# start of Entries

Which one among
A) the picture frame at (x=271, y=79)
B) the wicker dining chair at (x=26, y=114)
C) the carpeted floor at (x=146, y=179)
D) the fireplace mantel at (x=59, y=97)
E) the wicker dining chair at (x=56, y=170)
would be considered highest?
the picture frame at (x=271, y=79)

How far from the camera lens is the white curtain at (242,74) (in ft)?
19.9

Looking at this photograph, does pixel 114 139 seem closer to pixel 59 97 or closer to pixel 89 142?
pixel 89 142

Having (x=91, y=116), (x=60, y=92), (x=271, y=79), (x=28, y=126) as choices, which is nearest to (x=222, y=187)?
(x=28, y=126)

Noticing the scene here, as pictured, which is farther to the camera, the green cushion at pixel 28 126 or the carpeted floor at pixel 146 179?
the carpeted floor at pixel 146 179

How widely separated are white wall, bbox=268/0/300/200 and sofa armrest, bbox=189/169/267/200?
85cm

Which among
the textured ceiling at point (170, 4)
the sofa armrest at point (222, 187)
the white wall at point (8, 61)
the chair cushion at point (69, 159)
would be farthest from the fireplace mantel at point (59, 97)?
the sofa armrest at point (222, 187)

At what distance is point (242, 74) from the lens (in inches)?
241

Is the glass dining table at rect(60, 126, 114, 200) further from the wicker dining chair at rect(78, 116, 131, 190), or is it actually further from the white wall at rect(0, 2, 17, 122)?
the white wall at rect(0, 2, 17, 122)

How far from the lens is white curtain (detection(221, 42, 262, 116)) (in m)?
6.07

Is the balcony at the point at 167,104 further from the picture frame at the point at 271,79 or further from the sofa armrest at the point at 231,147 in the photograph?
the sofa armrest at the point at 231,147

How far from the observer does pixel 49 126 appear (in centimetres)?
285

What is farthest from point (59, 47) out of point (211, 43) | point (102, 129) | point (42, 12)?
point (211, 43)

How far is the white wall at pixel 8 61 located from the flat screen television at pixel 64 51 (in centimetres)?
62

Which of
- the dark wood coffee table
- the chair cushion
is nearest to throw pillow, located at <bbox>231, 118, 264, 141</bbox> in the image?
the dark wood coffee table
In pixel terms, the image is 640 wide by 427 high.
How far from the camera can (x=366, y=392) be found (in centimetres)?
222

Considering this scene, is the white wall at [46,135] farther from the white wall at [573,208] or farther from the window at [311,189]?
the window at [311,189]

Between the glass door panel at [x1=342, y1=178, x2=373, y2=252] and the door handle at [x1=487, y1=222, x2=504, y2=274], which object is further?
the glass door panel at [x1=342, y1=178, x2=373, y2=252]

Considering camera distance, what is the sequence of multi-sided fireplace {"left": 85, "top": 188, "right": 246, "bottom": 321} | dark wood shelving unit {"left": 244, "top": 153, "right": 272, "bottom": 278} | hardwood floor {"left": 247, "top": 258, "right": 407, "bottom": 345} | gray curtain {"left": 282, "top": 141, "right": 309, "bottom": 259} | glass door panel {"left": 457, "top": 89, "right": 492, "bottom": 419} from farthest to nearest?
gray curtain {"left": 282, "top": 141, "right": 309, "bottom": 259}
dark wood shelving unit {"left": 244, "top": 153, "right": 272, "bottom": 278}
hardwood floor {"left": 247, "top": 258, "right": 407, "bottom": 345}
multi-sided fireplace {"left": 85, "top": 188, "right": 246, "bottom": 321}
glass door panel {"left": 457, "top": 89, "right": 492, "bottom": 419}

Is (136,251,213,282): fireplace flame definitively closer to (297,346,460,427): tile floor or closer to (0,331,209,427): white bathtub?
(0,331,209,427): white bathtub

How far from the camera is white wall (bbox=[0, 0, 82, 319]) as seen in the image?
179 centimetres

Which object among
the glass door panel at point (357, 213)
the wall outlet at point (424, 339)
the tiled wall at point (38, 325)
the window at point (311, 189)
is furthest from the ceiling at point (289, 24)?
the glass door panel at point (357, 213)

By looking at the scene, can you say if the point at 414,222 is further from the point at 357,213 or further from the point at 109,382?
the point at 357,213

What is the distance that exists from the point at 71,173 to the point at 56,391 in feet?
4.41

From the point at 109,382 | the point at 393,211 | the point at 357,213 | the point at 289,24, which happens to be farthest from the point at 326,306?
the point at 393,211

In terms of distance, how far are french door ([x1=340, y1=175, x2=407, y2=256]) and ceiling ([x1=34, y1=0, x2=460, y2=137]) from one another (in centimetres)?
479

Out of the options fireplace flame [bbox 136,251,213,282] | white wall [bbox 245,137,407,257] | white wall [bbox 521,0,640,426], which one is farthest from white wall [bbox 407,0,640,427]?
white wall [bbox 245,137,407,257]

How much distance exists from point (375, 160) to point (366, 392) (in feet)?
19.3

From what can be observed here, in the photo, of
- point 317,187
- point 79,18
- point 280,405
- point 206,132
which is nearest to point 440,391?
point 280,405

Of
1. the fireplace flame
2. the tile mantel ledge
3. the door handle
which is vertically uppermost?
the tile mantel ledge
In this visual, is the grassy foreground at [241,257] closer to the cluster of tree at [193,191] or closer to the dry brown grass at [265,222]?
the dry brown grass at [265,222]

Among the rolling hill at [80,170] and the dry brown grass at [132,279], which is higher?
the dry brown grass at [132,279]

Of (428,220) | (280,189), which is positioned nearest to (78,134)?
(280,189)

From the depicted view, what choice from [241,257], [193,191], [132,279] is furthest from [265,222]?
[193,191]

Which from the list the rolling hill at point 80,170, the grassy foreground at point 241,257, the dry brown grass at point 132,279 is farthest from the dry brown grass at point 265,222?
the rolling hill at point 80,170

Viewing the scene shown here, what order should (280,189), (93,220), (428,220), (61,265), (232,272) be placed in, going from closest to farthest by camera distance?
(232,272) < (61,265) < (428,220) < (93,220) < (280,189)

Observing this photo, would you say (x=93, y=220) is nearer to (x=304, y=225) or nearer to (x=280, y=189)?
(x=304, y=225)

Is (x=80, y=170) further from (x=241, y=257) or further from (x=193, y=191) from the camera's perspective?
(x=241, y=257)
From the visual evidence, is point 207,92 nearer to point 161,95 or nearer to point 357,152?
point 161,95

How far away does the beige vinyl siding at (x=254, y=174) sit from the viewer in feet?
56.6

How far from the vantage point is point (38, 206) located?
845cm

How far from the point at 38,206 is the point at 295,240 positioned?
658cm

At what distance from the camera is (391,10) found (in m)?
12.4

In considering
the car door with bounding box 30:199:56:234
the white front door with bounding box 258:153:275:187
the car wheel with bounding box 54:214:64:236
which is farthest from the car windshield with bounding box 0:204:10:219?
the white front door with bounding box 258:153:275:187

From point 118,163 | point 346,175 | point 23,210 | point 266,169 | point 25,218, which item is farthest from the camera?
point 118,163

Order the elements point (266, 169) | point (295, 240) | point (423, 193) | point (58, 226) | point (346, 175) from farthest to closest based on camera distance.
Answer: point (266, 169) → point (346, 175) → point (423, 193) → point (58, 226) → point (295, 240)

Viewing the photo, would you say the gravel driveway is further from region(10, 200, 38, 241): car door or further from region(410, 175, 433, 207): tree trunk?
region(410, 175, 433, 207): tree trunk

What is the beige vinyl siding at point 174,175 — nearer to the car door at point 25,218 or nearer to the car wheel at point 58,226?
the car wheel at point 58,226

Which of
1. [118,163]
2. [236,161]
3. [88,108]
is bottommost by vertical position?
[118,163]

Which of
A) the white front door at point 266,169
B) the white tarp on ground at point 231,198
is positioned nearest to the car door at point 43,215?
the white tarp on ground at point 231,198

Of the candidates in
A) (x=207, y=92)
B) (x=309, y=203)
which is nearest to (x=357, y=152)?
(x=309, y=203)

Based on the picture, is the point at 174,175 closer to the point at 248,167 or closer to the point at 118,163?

# end of Entries

Short problem
Please write out, unchanged, the stretch of the records above from the line containing "Is (136,251,213,282): fireplace" through the line containing "179 centimetres", including both of those lines.

Exercise answer
Is (136,251,213,282): fireplace flame definitively closer to (297,346,460,427): tile floor or closer to (0,331,209,427): white bathtub?
(0,331,209,427): white bathtub

How far from the camera is white wall (bbox=[0, 0, 82, 319]) as seen in the image?
179 centimetres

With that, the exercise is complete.